Miller's group, B2ten, had raised roughly $3-million going into December to help offer material support to approximately 24 Canadian Olympians it believed met a set of criteria based on expectation of performance as well as quality of person. The theoretical underpinning, Miller said, is to offer private business a means in which to make a material contribution to Canadian sports - to "take a business-like approach in providing resources and putting them at the disposition of athletes so they can get what they need to perform."
Beyond that? Miller believes this is the way to "create role models to arrest the decline of sports and play in this country" at a time when governments can no longer be counted upon.
Once Miller became aware of Rush's issues, and was satisfied Rush and his team of Le Bihan, Lascelles Brown and, later, Dan Humphries "had the right dynamic and right stuff," Miller raised $125,000 from "business people in Alberta" to help Rush purchase a two-man sled from Monaco, which is where Upperton also purchased her sled.
Rush and his team took the ball in the four-man market and ran with it - approaching businesses knowing they were able to point to the involvement of B2ten as a way around any skepticism.
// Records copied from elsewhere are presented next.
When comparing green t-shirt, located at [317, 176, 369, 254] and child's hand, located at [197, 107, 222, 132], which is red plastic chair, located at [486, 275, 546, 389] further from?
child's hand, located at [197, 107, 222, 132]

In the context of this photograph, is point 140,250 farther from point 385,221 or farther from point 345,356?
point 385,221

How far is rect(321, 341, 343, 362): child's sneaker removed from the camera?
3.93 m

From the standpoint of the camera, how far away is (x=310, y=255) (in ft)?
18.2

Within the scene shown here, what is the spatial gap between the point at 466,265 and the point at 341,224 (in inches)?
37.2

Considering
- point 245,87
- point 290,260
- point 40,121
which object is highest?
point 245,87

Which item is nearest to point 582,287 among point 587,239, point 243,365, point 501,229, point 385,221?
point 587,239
The four-man sled they purchased was one the New Zealand team simply up and left in North America.
"Part of it is the nature of the sport," said Rush, who received support from the Vancouver law firm Bordner Ladner Gervais LLP, among others, in a relationship that was midwived by B2ten. "I mean, people think of bobsled as being kind of neat. I never had anybody say no flat out. At least they wanted to hear about it."
Know one thing about Rush's team: There will be no excuses in Whistler in February. B2ten is in many ways an attitude as well as a program that seems to fly in the face of the just-happy-to-be-here-and-set-a-personal-best stereotype too many Canadians still have of their amateur athletes.
"The Olympics are going to be on our track and we're going to have the best equipment, so there's no excuses not to do well," said Le Bihan, whose wife is expecting the couple's first child during the Olympic racing period. "We won't be scratching our heads in Whistler and asking 'What happened?'
"Lyndon's never had that before. We've been there, standing at the bottom of the track, saying, 'Gee, we had a good run and a good start and how come we're 18th?' That's not a problem any more."
For B2ten that's one issue solved, many more to go.